--- Start ---

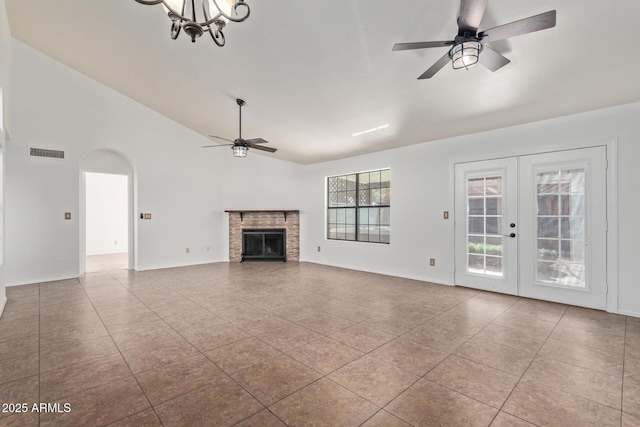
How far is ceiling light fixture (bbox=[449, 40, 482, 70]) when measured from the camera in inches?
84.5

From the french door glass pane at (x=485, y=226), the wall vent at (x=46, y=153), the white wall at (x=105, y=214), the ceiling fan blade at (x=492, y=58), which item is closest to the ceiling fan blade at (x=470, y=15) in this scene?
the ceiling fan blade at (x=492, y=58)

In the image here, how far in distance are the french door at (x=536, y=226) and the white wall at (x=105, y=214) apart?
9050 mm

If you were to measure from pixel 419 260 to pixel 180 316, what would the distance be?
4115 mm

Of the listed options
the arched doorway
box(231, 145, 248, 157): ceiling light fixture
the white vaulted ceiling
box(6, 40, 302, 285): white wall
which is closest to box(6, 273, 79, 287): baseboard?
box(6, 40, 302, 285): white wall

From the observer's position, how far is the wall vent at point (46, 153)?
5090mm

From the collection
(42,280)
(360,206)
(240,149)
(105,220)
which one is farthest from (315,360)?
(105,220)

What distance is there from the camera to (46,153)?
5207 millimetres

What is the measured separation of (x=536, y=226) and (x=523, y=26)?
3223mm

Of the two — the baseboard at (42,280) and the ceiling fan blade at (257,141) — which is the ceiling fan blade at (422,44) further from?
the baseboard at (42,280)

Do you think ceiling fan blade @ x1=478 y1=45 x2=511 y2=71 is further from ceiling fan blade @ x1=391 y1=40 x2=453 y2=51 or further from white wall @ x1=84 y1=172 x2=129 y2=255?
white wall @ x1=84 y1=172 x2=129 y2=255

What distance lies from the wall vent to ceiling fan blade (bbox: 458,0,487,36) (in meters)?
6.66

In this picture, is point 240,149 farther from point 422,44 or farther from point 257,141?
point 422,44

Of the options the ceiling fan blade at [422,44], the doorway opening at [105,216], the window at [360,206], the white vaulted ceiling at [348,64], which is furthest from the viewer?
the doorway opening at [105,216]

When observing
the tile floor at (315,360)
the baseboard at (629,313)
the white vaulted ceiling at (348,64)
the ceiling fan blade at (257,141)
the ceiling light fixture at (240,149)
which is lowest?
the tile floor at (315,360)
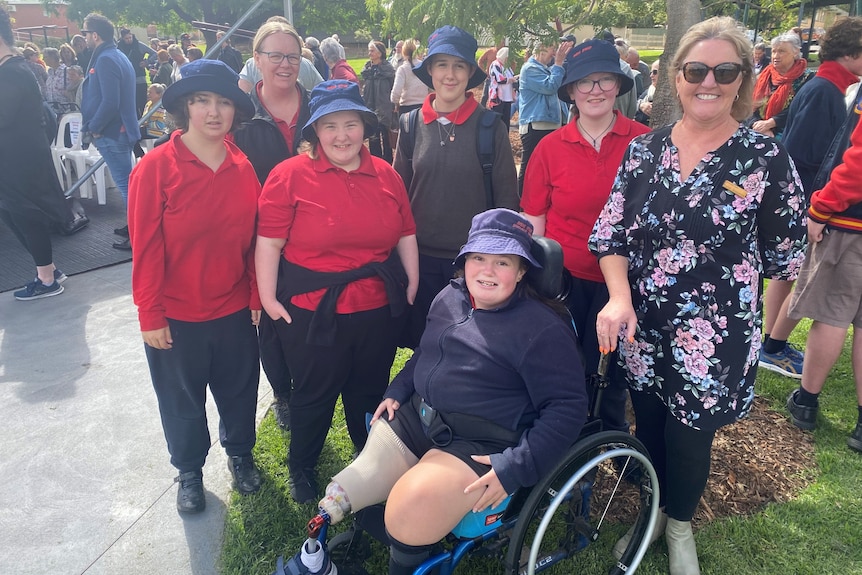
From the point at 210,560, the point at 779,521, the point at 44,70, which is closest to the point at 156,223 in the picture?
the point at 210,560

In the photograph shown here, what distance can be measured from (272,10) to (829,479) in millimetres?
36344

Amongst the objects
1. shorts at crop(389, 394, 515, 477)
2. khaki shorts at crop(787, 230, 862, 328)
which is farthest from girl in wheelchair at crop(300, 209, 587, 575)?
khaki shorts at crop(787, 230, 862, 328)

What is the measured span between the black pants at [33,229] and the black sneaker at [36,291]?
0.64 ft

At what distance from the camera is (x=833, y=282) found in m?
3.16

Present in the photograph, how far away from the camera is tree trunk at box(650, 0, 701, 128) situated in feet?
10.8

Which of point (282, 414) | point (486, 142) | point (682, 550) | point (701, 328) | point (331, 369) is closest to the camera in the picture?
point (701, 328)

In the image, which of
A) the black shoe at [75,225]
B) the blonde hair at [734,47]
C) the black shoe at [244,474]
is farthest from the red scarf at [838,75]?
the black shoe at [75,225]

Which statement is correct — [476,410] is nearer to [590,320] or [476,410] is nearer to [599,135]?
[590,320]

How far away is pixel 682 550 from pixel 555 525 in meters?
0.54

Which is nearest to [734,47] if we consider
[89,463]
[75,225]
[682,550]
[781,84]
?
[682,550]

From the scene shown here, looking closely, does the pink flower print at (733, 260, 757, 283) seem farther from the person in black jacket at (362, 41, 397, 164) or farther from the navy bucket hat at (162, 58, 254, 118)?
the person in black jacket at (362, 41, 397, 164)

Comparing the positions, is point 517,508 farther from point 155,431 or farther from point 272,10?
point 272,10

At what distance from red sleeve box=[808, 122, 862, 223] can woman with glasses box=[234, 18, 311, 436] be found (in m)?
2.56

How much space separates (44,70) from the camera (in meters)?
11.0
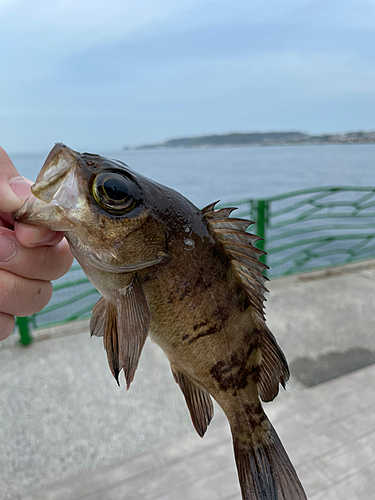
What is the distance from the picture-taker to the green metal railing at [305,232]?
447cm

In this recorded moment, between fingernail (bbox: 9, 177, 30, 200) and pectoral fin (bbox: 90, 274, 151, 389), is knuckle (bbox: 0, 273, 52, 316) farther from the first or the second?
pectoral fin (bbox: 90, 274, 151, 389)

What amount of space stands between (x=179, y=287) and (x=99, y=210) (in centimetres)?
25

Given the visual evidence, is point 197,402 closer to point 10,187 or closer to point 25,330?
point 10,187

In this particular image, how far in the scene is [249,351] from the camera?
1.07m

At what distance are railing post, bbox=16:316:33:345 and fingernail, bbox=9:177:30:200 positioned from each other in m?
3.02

--- End ---

**Requirement:** Write out all of the records above word for word, but leave out the pictures.

**Exercise result:**
How far is ceiling light fixture (bbox=[449, 40, 482, 70]) when measured from the camera in inches?
84.5

From the french door glass pane at (x=485, y=226), the wall vent at (x=46, y=153), the white wall at (x=105, y=214), the ceiling fan blade at (x=492, y=58), which item is closest to the ceiling fan blade at (x=470, y=15) in this scene?
the ceiling fan blade at (x=492, y=58)

In the image here, how far in distance are the french door at (x=536, y=226) and the white wall at (x=105, y=214) apart?
9050 mm

If you were to measure from pixel 419 260 to pixel 180 316, what would the distance be?
4115 mm

Of the listed options
the arched doorway
box(231, 145, 248, 157): ceiling light fixture
the white vaulted ceiling
box(6, 40, 302, 285): white wall
which is closest to box(6, 273, 79, 287): baseboard?
box(6, 40, 302, 285): white wall

From the observer's position, how far is the wall vent at point (46, 153)?
5090mm

From the collection
(42,280)
(360,206)
(240,149)
(105,220)
which one is farthest from (315,360)?
(105,220)

What distance is there from the camera to (46,153)?
5207 millimetres

What is the measured separation of (x=536, y=226) and (x=523, y=26)?
3223mm

Of the two — the baseboard at (42,280) and the ceiling fan blade at (257,141) — which is the ceiling fan blade at (422,44) further from?
the baseboard at (42,280)

Do you think ceiling fan blade @ x1=478 y1=45 x2=511 y2=71 is further from ceiling fan blade @ x1=391 y1=40 x2=453 y2=51 or further from white wall @ x1=84 y1=172 x2=129 y2=255?
white wall @ x1=84 y1=172 x2=129 y2=255

What distance lies from the wall vent to ceiling fan blade (bbox: 458,0,487,36) (in meters)?
6.66

In this picture, is point 240,149 farther from point 422,44 or farther from point 257,141?
point 422,44

Of the options the ceiling fan blade at [422,44], the doorway opening at [105,216], the window at [360,206], the white vaulted ceiling at [348,64], which is furthest from the viewer?
the doorway opening at [105,216]

When observing
the tile floor at (315,360)
the baseboard at (629,313)
the white vaulted ceiling at (348,64)
the ceiling fan blade at (257,141)
the ceiling light fixture at (240,149)
which is lowest?
the tile floor at (315,360)
From the point at 210,560, the point at 779,521, the point at 44,70, which is closest to the point at 156,223 in the picture?
the point at 210,560

In the photograph shown here, what distance can be measured from (272,10) to (829,479) in millimetres?
36344

Amongst the objects
1. shorts at crop(389, 394, 515, 477)
2. khaki shorts at crop(787, 230, 862, 328)
which is farthest from girl in wheelchair at crop(300, 209, 587, 575)?
khaki shorts at crop(787, 230, 862, 328)

What is the measured span between the black pants at [33,229] and the black sneaker at [36,291]?
0.64 ft

At what distance from the camera is (x=833, y=282) found in m?
3.16

Present in the photograph, how far away from the camera is tree trunk at box(650, 0, 701, 128) situated in feet?
10.8

Which of point (282, 414) | point (486, 142) | point (682, 550) | point (701, 328) | point (331, 369) is closest to the camera in the picture?
point (701, 328)

In the image, which of
A) the black shoe at [75,225]
B) the blonde hair at [734,47]
C) the black shoe at [244,474]
is farthest from the red scarf at [838,75]?
the black shoe at [75,225]

Which statement is correct — [476,410] is nearer to [590,320] or [476,410] is nearer to [599,135]?
[590,320]

How far away is pixel 682 550 from pixel 555 525 in meters?
0.54

Which is nearest to [734,47] if we consider
[89,463]
[75,225]
[682,550]
[781,84]
?
[682,550]

From the scene shown here, looking closely, does the pink flower print at (733, 260, 757, 283) seem farther from the person in black jacket at (362, 41, 397, 164) or farther from the navy bucket hat at (162, 58, 254, 118)?
the person in black jacket at (362, 41, 397, 164)

Comparing the positions, is point 517,508 farther from point 155,431 or farther from point 272,10?
point 272,10

At what distance from red sleeve box=[808, 122, 862, 223] can woman with glasses box=[234, 18, 311, 436] be found (in m)?
2.56

How much space separates (44,70) from the camera (in meters)?
11.0
What is the distance from the picture-taker to the green metal railing at [305,232]?
447cm

In this recorded moment, between fingernail (bbox: 9, 177, 30, 200) and pectoral fin (bbox: 90, 274, 151, 389), is knuckle (bbox: 0, 273, 52, 316) farther from the first or the second?
pectoral fin (bbox: 90, 274, 151, 389)

What amount of space stands between (x=179, y=287) and (x=99, y=210) (in centimetres)?
25

Given the visual evidence, is point 197,402 closer to point 10,187 or closer to point 25,330?
point 10,187

In this particular image, how far in the scene is [249,351] from the camera?
1.07m

At what distance are railing post, bbox=16:316:33:345 and fingernail, bbox=9:177:30:200 positioned from each other in m?
3.02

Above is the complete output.